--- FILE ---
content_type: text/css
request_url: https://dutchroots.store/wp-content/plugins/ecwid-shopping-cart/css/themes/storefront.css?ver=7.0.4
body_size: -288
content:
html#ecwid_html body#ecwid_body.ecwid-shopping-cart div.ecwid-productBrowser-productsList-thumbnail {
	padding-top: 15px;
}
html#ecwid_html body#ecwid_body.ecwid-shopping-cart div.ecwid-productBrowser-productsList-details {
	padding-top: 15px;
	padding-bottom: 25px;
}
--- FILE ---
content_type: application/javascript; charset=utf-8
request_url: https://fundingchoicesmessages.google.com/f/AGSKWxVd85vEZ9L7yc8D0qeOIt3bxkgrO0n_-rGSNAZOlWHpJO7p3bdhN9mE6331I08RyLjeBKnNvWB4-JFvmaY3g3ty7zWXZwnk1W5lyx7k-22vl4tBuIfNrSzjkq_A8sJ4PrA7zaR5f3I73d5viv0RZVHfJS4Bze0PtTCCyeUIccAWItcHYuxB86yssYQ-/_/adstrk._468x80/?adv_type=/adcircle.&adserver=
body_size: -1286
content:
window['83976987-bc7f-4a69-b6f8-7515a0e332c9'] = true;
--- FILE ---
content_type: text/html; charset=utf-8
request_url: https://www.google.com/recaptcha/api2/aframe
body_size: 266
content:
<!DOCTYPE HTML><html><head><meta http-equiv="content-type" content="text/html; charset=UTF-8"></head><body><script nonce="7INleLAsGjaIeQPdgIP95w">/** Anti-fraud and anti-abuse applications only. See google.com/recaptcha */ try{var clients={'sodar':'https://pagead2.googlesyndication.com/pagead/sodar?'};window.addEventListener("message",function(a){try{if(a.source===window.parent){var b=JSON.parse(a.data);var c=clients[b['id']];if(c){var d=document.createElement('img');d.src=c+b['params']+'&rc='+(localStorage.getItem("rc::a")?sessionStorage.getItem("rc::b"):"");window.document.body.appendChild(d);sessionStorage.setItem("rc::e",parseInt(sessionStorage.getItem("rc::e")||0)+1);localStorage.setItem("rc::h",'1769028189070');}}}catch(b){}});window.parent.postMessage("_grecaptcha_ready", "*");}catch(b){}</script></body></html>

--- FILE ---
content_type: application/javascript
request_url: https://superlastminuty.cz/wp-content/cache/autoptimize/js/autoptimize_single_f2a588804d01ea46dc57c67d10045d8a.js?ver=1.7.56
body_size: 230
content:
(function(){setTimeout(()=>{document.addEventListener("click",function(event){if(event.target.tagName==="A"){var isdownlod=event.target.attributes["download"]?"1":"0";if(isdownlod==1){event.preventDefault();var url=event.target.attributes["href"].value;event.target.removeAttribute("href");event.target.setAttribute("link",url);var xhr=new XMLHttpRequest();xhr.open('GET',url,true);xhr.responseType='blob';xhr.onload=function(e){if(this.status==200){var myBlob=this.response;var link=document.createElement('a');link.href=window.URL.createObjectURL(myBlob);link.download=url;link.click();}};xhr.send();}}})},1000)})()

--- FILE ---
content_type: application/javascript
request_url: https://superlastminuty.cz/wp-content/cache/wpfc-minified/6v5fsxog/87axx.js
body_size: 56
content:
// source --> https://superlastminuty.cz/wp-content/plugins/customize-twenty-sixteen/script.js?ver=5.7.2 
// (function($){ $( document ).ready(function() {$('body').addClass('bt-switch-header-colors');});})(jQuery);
------------------------
• _WORK INSTRUCTION_
Each record must be output exactly, with none omitted.

• _TASK RESPONSE_
--- FILE ---
content_type: text/css
request_url: https://dutchroots.store/wp-content/plugins/ecwid-shopping-cart/css/themes/storefront.css?ver=7.0.4
body_size: -288
content:
html#ecwid_html body#ecwid_body.ecwid-shopping-cart div.ecwid-productBrowser-productsList-thumbnail {
	padding-top: 15px;
}
html#ecwid_html body#ecwid_body.ecwid-shopping-cart div.ecwid-productBrowser-productsList-details {
	padding-top: 15px;
	padding-bottom: 25px;
}
--- FILE ---
content_type: application/javascript; charset=utf-8
request_url: https://fundingchoicesmessages.google.com/f/AGSKWxVd85vEZ9L7yc8D0qeOIt3bxkgrO0n_-rGSNAZOlWHpJO7p3bdhN9mE6331I08RyLjeBKnNvWB4-JFvmaY3g3ty7zWXZwnk1W5lyx7k-22vl4tBuIfNrSzjkq_A8sJ4PrA7zaR5f3I73d5viv0RZVHfJS4Bze0PtTCCyeUIccAWItcHYuxB86yssYQ-/_/adstrk._468x80/?adv_type=/adcircle.&adserver=
body_size: -1286
content:
window['83976987-bc7f-4a69-b6f8-7515a0e332c9'] = true;
--- FILE ---
content_type: text/html; charset=utf-8
request_url: https://www.google.com/recaptcha/api2/aframe
body_size: 266
content:
<!DOCTYPE HTML><html><head><meta http-equiv="content-type" content="text/html; charset=UTF-8"></head><body><script nonce="7INleLAsGjaIeQPdgIP95w">/** Anti-fraud and anti-abuse applications only. See google.com/recaptcha */ try{var clients={'sodar':'https://pagead2.googlesyndication.com/pagead/sodar?'};window.addEventListener("message",function(a){try{if(a.source===window.parent){var b=JSON.parse(a.data);var c=clients[b['id']];if(c){var d=document.createElement('img');d.src=c+b['params']+'&rc='+(localStorage.getItem("rc::a")?sessionStorage.getItem("rc::b"):"");window.document.body.appendChild(d);sessionStorage.setItem("rc::e",parseInt(sessionStorage.getItem("rc::e")||0)+1);localStorage.setItem("rc::h",'1769028189070');}}}catch(b){}});window.parent.postMessage("_grecaptcha_ready", "*");}catch(b){}</script></body></html>

--- FILE ---
content_type: application/javascript
request_url: https://superlastminuty.cz/wp-content/cache/autoptimize/js/autoptimize_single_f2a588804d01ea46dc57c67d10045d8a.js?ver=1.7.56
body_size: 230
content:
(function(){setTimeout(()=>{document.addEventListener("click",function(event){if(event.target.tagName==="A"){var isdownlod=event.target.attributes["download"]?"1":"0";if(isdownlod==1){event.preventDefault();var url=event.target.attributes["href"].value;event.target.removeAttribute("href");event.target.setAttribute("link",url);var xhr=new XMLHttpRequest();xhr.open('GET',url,true);xhr.responseType='blob';xhr.onload=function(e){if(this.status==200){var myBlob=this.response;var link=document.createElement('a');link.href=window.URL.createObjectURL(myBlob);link.download=url;link.click();}};xhr.send();}}})},1000)})()

--- FILE ---
content_type: application/javascript
request_url: https://superlastminuty.cz/wp-content/cache/wpfc-minified/6v5fsxog/87axx.js
body_size: 56
content:
// source --> https://superlastminuty.cz/wp-content/plugins/customize-twenty-sixteen/script.js?ver=5.7.2 
// (function($){ $( document ).ready(function() {$('body').addClass('bt-switch-header-colors');});})(jQuery);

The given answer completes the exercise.